Blending AI with basic physics

The work goes beyond pure pattern recognition by embedding a classic physics model directly into the learning process. Many important properties, such as heat capacity and internal energy, depend on long-range vibrations of atoms in a crystal and change with temperature. Rather than asking the AI to output these values directly at a single temperature, the authors create CLOUD-DEBYE: CLOUD is trained to predict an intermediate quantity called the Debye temperature, which characterizes how the crystal vibrates, and this prediction is fed into a standard Debye formula that gives heat capacity and energy as a function of temperature. Because the Debye equations are implemented in a way that allows gradients to pass through them, the whole pipeline can be trained end-to-end using only heat-capacity data at one temperature.

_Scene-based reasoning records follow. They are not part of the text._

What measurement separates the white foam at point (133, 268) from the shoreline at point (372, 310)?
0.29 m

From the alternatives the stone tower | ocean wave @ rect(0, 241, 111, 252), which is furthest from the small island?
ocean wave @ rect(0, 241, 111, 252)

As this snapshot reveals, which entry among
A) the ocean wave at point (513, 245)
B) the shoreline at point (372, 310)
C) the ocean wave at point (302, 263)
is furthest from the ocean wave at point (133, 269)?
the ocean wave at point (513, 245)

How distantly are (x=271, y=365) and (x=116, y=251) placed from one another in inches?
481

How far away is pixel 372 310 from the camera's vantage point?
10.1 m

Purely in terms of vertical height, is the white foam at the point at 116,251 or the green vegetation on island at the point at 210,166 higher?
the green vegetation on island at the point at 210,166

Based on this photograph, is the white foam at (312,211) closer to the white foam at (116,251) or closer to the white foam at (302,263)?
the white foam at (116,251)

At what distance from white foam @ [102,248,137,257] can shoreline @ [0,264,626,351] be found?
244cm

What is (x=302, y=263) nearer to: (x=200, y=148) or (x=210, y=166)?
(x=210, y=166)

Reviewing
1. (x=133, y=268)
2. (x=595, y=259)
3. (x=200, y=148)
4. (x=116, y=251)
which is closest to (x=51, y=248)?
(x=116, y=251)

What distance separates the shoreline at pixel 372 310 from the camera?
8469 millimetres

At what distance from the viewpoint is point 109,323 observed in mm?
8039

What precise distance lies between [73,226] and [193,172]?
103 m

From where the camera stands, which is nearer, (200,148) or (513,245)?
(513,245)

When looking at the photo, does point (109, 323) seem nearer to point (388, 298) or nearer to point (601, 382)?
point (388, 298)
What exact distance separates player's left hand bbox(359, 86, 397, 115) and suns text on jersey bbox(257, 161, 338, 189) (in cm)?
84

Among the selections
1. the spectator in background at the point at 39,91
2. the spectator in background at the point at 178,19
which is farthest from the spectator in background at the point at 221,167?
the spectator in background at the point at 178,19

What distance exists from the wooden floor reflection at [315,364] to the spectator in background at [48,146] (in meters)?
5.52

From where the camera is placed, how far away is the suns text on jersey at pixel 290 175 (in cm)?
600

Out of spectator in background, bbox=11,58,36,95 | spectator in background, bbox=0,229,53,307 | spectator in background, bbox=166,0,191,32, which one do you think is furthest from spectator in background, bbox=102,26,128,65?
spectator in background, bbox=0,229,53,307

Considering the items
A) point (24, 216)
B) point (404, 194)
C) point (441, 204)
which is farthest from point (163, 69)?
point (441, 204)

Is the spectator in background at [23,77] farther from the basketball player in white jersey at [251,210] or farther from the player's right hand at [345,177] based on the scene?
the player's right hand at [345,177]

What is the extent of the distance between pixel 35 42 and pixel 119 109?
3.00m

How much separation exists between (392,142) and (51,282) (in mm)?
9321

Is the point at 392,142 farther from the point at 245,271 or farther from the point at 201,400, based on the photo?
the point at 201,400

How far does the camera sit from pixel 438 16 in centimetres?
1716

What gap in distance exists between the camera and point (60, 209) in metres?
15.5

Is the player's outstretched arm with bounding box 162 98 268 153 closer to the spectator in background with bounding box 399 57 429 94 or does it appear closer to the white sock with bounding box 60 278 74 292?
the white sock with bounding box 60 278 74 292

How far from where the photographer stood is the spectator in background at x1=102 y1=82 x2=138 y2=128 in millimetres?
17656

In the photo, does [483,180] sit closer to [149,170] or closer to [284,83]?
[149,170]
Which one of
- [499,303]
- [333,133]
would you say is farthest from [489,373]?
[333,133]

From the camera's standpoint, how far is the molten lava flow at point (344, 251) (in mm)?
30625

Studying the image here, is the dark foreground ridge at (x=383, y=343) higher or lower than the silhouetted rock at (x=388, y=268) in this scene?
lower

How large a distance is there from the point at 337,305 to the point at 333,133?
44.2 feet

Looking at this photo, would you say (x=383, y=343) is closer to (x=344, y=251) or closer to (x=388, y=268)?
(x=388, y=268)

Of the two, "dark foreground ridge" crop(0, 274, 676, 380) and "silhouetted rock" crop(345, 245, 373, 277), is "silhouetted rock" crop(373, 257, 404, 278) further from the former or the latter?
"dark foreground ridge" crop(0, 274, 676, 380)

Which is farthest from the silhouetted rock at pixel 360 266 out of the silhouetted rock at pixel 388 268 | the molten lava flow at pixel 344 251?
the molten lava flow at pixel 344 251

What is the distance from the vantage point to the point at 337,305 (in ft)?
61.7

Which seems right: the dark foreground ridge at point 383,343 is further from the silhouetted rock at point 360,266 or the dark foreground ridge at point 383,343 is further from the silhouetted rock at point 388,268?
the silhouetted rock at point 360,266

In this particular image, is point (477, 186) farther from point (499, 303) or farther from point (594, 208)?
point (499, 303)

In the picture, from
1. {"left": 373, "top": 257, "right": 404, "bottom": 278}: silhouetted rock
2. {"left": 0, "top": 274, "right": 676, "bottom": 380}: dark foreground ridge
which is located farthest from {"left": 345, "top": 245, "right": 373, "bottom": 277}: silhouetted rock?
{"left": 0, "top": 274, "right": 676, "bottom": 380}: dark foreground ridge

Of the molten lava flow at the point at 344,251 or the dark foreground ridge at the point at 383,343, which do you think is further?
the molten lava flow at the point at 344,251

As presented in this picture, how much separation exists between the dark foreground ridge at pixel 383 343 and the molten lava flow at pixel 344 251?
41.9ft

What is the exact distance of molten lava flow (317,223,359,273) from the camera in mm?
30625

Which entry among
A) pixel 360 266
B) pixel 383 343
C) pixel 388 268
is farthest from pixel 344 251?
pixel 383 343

What this means for finding new materials

CLOUD-DEBYE not only surpasses advanced graph-based neural networks on predicting vibration-related properties, it also produces results that obey thermodynamic rules over a wide temperature range, even for materials and temperatures it never saw during training. This shows that combining large-scale data-driven learning with well-established physics can yield models that are both accurate and trustworthy. In practical terms, the CLOUD framework can quickly screen vast numbers of hypothetical crystals, estimate many of their properties, and do so in a way that respects basic physical constraints. This opens a path toward faster, more reliable discovery and design of the crystalline materials that underpin future electronics, energy technologies, and structural applications.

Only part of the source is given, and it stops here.